▶ _SOAL LATIHAN_:
Kutiplah tanpa perubahan bagian teks tentang filsafat Mulla Shadra yang dibuka dengan kata-kata berisi "Mulla shadra meyakini" dan ditutup dengan "dan para filsuf.".

▶ _KUTIPAN DOKUMEN_:
○ ○ ○ ○ ○
2.3. Filsafat Mulla Shadra
a.       Epistemologi
Filsafat pengetahuan mulla shadra dibagi menjadi dua
1). Bersifat teoritis, yang mengacu pada pengetahuan tentang segala sesuatu sebagaimana adanya. Perwujudan tercermin dalam dunia akali, termasuk jiwa didalamnya seperti yang di ungkapkan al-farabi dan ibn sina.
2). Bersifat peraktis, yang mengacu pada pencapaian kesempurnaan-kesempurnaan yang cocok bagi jiwa. Perwujudannya adalah mendekatkan diri kepada Tuhan.
Mulla shadra meyakini adanya titik temu antara filsafat dan agama sebagai kesatuan kebenaran yang dapat dibuktikan melalui mata rantai historis yang berkesinambungan dari adam sampai Ibrahim, orang yunani, para sufi islam (yang mengalami puncak pada masa Ibn’ Arabi), dan para filsuf.
            Bangunan epistemologi Mulla Shadra berkaitan erat dengan idenya tentang wahdah (unity), ashalah (principality), tasykik (gradation) dan ide perubahan substantif. Menurutnya wujud atau realitas itu hanyalah satu, Tuhan sendiri adalah wujud mutlak yang menjadi titik permulaan bidang eksistensi dimana mata rantai wujud bergerak secara konstan menuju titik permulaan itu. Gerak konstan vertical dalam sekal-sekal wujud itu disebut oleh Mulla shadra sebagai perubahan substantife menuju kesempurnanaan dan sebagian besar dicapai dengan pengetahuan. Yaitu perjalanan akal secara lengkap melalui tahap-tahap dari ketidak sempurnaan menuju Yang Maha Sempurna. Tahap-tahap ini dibagi menjadi empat perjalanan:
1.      Perjalanan pertama dari makhluk menuju hakekat kebenaran atau sang pencipta. Perjalanan ini menunjukan dari maqam nafsu, ke maqam hati, dari maqam hati ke maqam ruh dan dari maqam ruh menuju maqam terakhir atau tujuan tertinggi. Manakala manusia telah mencapai maqam terakhir berarti manusia telah menghadapkan wajahnya kepada keindahan kehadirat Tuhan  dan manusia fana di dalam-Nya.
2.      Perjalanan kedua dari hakikat ke hakikat dengan hakikat. Perjalanan dimulai dari maqam maqam Dzat menuju kamalat hingga akhir dalam keseempurnaan Tuhan. Seorang yang telah mencapai maqam ini, dzatnya, sifatnya dan perbuatannya fana dalam Dzat, Sifat dan Perbuatan Tuhan. Perjalanan ini berakhir sampai kedaerah kewalian, yang berarti perjalanan ketiga dimulai.
3.      Perjalanan ketiga adalah dari Hakikat kepada mahkluk dengan Hakikat. Setelah melalui maqam-maqam kefanaannya berakhir lalu ia kekal, dalam kekekalan Tuhan. Disini ia (salik) dapat mengecap nikmat kenabian meskipun ia bukan nabi dan memperoleh ilmu alam ketuhanan.
○ ○ ○ ○ ○
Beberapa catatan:
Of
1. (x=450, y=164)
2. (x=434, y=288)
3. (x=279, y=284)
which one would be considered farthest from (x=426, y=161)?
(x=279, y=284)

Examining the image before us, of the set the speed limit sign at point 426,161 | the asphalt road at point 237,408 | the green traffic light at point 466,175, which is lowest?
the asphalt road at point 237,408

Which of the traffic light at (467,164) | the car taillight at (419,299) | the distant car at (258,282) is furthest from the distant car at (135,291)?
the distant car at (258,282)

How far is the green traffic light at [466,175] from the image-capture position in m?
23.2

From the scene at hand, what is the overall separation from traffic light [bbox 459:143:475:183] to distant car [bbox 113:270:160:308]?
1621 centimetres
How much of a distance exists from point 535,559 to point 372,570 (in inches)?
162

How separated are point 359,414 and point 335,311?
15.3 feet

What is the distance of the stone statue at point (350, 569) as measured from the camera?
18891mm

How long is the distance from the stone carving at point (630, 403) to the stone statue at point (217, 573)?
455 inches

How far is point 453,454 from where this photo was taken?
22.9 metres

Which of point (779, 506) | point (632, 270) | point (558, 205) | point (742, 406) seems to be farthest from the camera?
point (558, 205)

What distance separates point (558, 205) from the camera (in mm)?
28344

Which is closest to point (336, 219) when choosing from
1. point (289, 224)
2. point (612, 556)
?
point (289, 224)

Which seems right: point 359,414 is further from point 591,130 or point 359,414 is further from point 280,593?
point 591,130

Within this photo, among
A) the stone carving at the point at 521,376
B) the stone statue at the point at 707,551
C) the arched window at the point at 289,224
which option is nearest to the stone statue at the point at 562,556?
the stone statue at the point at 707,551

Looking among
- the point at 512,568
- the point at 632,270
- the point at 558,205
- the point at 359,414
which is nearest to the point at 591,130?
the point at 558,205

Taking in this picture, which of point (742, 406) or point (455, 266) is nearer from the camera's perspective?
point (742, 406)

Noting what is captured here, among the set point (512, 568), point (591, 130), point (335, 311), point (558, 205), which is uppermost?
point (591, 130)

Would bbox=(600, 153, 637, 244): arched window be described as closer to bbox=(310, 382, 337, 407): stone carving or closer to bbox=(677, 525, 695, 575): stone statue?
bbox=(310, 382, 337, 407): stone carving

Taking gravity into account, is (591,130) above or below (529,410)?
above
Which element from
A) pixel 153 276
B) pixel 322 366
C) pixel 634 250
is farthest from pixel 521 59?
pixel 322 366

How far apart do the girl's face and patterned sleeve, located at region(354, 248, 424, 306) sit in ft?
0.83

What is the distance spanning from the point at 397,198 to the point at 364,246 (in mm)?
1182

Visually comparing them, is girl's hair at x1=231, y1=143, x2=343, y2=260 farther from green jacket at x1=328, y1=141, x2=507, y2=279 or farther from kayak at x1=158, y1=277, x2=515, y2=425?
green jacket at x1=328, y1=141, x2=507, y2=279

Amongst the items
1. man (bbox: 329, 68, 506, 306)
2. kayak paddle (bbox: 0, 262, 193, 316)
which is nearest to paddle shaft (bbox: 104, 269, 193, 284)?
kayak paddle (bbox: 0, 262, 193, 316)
○ ○ ○ ○ ○
▶ _HASIL LATIHAN_:
Mulla shadra meyakini adanya titik temu antara filsafat dan agama sebagai kesatuan kebenaran yang dapat dibuktikan melalui mata rantai historis yang berkesinambungan dari adam sampai Ibrahim, orang yunani, para sufi islam (yang mengalami puncak pada masa Ibn’ Arabi), dan para filsuf.